Records provided:
>> BEGIN
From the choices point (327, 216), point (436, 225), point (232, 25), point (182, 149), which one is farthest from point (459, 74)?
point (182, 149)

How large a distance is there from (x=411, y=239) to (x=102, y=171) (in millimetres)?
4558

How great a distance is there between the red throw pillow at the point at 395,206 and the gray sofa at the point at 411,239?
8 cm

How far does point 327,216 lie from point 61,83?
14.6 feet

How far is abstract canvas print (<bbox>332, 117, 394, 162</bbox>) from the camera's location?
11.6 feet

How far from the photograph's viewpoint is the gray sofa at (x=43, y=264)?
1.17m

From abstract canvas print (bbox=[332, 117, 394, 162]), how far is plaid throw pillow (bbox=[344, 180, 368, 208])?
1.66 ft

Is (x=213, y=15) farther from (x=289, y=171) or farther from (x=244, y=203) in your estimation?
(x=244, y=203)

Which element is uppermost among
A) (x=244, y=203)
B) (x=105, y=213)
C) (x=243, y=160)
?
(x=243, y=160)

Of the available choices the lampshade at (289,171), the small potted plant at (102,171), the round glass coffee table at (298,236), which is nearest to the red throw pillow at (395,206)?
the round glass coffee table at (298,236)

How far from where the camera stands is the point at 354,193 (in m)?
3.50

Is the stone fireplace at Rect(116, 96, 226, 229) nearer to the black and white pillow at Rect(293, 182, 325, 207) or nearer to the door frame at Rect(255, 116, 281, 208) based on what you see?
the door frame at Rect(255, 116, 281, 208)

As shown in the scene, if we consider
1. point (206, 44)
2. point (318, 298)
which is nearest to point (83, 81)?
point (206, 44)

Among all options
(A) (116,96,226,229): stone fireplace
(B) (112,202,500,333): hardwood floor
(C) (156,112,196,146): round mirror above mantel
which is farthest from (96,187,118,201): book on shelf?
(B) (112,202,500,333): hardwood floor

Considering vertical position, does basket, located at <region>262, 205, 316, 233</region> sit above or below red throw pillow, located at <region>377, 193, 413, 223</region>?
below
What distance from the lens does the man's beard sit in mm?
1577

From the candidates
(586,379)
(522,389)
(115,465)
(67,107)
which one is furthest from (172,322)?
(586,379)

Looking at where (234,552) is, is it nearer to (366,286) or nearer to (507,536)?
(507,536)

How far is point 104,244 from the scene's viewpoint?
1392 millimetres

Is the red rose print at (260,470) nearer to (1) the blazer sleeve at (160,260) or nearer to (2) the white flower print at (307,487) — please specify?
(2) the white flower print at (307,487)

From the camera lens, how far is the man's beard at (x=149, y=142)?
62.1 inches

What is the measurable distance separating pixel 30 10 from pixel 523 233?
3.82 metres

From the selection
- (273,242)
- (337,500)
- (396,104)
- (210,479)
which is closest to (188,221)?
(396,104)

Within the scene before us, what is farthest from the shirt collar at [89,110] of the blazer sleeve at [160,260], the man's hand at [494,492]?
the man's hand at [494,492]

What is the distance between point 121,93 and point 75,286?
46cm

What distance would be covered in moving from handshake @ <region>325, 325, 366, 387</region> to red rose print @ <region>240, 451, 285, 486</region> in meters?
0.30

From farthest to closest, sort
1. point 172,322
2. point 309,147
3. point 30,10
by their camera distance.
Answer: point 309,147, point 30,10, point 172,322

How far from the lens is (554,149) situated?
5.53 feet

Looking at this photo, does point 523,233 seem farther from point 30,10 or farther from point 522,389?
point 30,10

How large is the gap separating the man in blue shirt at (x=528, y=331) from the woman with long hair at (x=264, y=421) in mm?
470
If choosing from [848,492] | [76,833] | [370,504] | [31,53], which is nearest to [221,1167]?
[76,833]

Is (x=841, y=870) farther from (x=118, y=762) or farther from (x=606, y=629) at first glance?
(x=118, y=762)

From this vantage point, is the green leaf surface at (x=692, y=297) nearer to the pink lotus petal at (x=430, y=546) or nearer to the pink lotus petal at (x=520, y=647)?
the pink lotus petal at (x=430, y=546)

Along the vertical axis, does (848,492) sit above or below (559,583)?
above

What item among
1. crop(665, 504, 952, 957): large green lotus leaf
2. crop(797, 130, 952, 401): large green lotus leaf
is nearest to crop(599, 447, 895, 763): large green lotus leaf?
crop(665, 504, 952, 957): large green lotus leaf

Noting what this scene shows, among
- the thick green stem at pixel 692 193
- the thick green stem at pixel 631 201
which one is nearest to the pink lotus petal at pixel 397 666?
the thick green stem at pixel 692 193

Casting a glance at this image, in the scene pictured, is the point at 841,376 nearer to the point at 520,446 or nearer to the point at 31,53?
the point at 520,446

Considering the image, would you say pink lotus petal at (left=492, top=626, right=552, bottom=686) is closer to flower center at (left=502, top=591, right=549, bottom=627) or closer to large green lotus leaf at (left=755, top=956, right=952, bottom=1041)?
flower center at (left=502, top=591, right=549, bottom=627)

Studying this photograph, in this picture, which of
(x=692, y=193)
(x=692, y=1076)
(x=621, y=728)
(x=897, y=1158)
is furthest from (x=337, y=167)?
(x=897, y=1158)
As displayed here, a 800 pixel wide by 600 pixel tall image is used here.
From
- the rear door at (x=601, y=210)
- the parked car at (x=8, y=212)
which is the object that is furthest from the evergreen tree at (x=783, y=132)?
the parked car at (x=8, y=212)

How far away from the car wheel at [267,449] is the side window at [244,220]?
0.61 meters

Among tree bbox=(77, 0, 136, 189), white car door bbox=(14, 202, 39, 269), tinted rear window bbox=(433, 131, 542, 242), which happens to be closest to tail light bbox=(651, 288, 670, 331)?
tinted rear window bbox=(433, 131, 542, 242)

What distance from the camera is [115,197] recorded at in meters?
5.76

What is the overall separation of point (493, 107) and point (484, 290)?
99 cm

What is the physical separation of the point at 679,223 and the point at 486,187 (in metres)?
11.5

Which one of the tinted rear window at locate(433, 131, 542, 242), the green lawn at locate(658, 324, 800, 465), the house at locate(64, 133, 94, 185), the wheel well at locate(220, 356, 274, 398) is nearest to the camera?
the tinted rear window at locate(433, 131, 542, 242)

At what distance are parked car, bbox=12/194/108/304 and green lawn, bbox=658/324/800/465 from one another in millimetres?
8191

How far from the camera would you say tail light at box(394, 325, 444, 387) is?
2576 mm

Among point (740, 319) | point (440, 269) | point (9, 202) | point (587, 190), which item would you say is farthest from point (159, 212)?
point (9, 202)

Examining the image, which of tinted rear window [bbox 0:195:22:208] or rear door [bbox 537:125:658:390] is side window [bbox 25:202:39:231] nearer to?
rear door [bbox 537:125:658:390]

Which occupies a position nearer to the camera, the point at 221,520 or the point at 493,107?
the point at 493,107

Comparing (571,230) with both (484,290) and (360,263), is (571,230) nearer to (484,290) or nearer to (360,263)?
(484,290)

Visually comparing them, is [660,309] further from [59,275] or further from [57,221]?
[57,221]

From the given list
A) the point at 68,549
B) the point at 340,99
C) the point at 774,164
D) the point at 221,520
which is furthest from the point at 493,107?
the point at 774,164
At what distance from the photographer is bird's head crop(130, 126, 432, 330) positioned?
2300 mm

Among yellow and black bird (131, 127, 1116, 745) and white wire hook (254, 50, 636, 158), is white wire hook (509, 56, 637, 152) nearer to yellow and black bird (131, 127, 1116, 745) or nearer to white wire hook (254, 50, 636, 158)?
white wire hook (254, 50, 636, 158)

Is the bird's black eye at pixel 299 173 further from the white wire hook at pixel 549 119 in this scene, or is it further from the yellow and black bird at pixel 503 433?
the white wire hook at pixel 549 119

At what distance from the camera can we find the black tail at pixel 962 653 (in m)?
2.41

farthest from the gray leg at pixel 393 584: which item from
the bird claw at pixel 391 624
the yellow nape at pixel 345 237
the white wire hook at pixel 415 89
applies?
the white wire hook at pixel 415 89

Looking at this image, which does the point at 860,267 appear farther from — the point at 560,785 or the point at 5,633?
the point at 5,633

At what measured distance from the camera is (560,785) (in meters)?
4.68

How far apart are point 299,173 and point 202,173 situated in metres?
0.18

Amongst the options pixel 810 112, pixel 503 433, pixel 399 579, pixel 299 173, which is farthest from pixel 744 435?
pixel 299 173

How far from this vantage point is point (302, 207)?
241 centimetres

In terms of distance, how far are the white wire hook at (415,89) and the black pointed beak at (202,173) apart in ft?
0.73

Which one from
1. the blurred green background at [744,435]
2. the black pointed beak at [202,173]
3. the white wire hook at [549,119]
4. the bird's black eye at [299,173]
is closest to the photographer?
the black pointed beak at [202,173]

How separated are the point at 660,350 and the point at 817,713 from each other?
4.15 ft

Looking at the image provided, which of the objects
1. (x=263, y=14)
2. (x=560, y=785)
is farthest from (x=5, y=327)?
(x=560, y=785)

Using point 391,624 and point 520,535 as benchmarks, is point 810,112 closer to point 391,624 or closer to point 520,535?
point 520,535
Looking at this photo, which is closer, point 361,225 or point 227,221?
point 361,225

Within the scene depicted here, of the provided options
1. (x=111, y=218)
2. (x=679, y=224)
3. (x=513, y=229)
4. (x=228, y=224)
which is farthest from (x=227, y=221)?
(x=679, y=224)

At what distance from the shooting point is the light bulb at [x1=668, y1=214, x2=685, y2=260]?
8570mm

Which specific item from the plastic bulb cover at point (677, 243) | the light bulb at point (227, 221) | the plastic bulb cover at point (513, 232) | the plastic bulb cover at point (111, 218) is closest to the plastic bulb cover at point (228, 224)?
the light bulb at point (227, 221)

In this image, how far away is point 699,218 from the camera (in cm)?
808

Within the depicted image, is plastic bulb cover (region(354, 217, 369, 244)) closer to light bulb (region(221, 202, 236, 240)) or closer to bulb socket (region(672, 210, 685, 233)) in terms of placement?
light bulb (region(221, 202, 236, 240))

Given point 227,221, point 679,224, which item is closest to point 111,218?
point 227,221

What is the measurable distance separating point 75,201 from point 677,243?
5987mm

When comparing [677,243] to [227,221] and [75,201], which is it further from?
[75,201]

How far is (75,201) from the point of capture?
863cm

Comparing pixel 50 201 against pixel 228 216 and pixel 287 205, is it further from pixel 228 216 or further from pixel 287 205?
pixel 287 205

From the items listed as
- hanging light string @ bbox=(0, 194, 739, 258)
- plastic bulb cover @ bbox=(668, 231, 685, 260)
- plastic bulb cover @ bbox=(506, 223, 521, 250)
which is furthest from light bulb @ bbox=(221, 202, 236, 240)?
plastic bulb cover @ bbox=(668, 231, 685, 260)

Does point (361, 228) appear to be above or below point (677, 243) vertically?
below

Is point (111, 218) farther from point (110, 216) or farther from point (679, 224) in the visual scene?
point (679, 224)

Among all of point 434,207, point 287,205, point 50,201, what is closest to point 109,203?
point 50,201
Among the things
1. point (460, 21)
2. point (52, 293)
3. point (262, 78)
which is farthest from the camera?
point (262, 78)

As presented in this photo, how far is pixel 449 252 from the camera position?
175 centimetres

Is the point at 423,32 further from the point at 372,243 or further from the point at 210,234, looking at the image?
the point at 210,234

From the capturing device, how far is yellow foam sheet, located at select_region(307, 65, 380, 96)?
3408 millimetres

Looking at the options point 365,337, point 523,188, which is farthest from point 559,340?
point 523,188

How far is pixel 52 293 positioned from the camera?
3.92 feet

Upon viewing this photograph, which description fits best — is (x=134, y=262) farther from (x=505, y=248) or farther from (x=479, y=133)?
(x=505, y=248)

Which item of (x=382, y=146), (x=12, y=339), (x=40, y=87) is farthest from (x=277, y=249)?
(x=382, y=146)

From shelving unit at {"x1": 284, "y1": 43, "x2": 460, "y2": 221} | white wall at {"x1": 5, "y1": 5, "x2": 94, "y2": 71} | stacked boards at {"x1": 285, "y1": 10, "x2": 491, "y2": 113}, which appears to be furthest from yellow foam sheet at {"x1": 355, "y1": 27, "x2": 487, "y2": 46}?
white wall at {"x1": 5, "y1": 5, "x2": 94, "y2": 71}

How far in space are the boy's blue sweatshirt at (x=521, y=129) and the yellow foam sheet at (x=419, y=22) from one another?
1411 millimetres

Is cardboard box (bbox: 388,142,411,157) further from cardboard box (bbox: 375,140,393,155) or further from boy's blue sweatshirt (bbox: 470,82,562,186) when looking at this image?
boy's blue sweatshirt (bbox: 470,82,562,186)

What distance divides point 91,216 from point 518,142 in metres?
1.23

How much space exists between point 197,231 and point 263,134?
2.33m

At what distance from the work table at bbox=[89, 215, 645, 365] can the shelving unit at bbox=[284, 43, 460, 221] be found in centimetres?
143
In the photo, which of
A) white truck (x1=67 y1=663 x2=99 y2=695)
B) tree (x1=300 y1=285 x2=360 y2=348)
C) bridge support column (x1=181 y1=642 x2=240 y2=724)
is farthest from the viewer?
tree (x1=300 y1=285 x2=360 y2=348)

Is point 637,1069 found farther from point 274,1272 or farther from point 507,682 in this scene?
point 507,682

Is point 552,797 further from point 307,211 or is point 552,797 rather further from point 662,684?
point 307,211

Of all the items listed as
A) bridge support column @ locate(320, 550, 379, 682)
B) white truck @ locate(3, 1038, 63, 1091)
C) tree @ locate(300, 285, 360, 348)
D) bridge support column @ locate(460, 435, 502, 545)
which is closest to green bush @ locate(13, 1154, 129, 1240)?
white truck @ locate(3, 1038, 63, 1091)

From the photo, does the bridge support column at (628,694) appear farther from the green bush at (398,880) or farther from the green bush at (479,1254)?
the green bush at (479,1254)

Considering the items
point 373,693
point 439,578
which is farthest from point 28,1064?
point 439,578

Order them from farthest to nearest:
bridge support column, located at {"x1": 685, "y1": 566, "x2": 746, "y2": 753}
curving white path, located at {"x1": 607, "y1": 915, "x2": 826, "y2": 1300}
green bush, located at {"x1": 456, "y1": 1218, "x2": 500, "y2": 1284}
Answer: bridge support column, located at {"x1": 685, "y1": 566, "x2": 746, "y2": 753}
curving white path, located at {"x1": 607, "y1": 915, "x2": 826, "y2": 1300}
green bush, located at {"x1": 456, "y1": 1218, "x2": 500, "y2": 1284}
>> END
Objective:
Output only the lines from the one holding "From the photo, does" through the last line above, exactly as they appear.

Final answer:
From the photo, does the bridge support column at (628,694) appear farther from the green bush at (398,880) or farther from the green bush at (479,1254)?
the green bush at (479,1254)

Considering the items
point 373,693
point 439,578
which is farthest from point 28,1064?
point 439,578

Order them from farthest to nearest:
bridge support column, located at {"x1": 685, "y1": 566, "x2": 746, "y2": 753}
curving white path, located at {"x1": 607, "y1": 915, "x2": 826, "y2": 1300}
green bush, located at {"x1": 456, "y1": 1218, "x2": 500, "y2": 1284}
Answer: bridge support column, located at {"x1": 685, "y1": 566, "x2": 746, "y2": 753}
curving white path, located at {"x1": 607, "y1": 915, "x2": 826, "y2": 1300}
green bush, located at {"x1": 456, "y1": 1218, "x2": 500, "y2": 1284}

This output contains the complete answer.